[Begin DATASET RECORDS]
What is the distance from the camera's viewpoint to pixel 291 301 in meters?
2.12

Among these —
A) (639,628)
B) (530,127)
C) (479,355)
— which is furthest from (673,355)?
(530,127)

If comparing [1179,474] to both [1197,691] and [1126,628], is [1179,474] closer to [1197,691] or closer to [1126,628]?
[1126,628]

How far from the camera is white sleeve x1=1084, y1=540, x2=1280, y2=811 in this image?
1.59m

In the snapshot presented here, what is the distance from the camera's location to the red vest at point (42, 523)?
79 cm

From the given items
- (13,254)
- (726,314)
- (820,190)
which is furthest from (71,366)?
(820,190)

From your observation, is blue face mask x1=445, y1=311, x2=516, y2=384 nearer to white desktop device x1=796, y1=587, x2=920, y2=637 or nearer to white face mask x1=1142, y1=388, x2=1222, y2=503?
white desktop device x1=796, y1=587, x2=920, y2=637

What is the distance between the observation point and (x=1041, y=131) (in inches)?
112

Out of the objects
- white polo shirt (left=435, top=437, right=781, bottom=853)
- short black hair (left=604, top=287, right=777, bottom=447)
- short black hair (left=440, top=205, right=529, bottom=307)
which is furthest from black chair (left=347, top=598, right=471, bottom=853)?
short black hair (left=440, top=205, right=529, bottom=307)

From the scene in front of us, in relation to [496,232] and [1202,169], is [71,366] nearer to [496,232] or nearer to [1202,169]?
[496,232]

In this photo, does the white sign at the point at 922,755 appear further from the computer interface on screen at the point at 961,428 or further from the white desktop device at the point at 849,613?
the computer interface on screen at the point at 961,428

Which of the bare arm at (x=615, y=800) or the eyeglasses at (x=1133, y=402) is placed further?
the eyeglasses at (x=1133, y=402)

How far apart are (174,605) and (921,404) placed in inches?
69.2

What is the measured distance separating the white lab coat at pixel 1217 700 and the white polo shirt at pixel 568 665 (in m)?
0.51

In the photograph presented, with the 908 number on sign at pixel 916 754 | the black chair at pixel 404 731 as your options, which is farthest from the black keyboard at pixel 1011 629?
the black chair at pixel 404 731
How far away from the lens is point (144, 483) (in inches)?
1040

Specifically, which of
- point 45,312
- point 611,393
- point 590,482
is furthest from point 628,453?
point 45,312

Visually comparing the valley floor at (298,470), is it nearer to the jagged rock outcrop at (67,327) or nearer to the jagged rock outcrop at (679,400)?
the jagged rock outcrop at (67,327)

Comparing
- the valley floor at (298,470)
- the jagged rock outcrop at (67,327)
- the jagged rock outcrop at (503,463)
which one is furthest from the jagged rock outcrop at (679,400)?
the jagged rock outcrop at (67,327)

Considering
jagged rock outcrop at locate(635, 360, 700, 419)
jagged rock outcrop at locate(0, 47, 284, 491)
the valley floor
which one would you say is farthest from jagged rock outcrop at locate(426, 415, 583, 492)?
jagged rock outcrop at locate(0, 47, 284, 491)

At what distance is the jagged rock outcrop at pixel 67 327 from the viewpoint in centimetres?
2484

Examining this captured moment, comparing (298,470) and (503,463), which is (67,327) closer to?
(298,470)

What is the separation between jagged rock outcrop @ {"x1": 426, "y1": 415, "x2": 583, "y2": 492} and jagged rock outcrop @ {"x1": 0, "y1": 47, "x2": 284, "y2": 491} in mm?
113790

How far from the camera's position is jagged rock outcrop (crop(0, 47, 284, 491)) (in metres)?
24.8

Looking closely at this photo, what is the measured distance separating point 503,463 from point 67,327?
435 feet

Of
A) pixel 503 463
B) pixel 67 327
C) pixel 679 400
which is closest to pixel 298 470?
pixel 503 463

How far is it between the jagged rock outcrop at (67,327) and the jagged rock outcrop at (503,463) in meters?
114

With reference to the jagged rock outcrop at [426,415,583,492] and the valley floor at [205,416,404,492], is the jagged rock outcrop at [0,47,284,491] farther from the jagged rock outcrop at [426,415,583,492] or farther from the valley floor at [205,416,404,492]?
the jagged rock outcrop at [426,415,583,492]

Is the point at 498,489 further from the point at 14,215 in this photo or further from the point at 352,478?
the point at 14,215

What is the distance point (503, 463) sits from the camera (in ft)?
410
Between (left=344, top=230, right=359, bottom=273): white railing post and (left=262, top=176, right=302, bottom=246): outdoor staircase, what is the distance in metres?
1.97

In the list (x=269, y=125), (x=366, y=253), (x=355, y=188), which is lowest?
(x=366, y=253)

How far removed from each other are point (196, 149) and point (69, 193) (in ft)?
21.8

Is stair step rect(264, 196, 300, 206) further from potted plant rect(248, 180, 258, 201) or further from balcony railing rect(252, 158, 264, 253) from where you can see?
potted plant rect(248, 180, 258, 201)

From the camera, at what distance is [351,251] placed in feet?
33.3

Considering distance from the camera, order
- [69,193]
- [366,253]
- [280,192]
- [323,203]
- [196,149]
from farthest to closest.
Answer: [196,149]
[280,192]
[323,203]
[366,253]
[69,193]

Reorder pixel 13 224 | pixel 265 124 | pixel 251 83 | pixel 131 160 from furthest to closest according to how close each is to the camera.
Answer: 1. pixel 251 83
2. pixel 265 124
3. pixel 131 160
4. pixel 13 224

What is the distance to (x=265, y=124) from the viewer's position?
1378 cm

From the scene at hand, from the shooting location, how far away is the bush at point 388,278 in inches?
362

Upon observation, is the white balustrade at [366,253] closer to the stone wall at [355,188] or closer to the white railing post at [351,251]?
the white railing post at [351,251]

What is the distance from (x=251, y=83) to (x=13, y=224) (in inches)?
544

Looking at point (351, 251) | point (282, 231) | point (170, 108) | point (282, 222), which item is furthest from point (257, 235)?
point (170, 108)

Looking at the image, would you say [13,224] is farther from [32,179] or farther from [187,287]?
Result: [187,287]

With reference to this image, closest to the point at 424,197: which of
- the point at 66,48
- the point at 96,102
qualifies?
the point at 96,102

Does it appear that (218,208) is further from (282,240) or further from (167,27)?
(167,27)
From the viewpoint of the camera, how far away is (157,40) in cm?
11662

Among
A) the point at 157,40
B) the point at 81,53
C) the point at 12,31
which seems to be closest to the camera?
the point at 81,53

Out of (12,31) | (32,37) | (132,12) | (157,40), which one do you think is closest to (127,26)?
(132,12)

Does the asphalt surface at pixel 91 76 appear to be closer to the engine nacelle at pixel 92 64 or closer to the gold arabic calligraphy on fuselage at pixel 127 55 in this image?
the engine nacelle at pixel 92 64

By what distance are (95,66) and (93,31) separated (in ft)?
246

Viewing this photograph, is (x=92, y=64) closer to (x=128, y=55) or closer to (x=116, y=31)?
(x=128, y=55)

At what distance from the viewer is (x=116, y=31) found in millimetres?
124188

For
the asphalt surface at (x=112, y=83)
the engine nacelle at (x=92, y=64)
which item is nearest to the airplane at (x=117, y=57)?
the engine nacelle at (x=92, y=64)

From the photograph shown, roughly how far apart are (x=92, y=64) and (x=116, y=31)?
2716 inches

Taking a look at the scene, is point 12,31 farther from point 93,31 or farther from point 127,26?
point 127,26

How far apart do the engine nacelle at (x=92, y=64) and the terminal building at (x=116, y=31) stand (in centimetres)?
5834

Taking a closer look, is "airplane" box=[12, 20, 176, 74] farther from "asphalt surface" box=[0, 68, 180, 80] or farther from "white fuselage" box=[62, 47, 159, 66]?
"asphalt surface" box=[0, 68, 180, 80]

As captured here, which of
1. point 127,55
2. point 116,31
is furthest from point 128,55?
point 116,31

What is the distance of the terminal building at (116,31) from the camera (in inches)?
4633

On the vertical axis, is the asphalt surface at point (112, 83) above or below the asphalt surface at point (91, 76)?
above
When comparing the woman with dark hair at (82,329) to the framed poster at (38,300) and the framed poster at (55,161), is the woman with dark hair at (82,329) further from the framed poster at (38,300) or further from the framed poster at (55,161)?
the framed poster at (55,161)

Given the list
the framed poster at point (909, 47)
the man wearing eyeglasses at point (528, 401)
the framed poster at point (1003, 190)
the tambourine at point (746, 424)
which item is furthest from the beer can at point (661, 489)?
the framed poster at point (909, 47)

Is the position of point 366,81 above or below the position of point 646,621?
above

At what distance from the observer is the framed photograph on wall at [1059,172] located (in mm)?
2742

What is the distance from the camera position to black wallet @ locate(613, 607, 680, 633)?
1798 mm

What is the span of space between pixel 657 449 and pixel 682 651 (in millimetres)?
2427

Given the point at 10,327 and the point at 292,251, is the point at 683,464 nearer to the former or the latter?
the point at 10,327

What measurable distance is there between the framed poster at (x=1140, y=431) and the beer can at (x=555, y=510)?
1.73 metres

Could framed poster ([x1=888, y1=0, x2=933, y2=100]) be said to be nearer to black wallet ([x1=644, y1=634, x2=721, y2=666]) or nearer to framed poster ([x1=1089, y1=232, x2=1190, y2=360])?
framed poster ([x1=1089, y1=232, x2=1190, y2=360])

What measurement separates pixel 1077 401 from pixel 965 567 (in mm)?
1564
[End DATASET RECORDS]
__TASK GOAL__
Rewrite the stretch of the listing from the line containing "What is the distance from the camera position" through the end of the listing, swapping "beer can" for "soda can" and leaving everything else the same.

__SOLUTION__
What is the distance from the camera position to black wallet @ locate(613, 607, 680, 633)?
1798 mm

What is the span of space between pixel 657 449 and pixel 682 651 (in millimetres)?
2427

Given the point at 10,327 and the point at 292,251, is the point at 683,464 nearer to the former or the latter?
the point at 10,327

What measurable distance is there between the framed poster at (x=1140, y=431) and the soda can at (x=555, y=510)?
1.73 metres

Could framed poster ([x1=888, y1=0, x2=933, y2=100]) be said to be nearer to black wallet ([x1=644, y1=634, x2=721, y2=666]) or nearer to framed poster ([x1=1089, y1=232, x2=1190, y2=360])?
framed poster ([x1=1089, y1=232, x2=1190, y2=360])

What measurement separates pixel 1077 401 from pixel 965 567 (in mm)?
1564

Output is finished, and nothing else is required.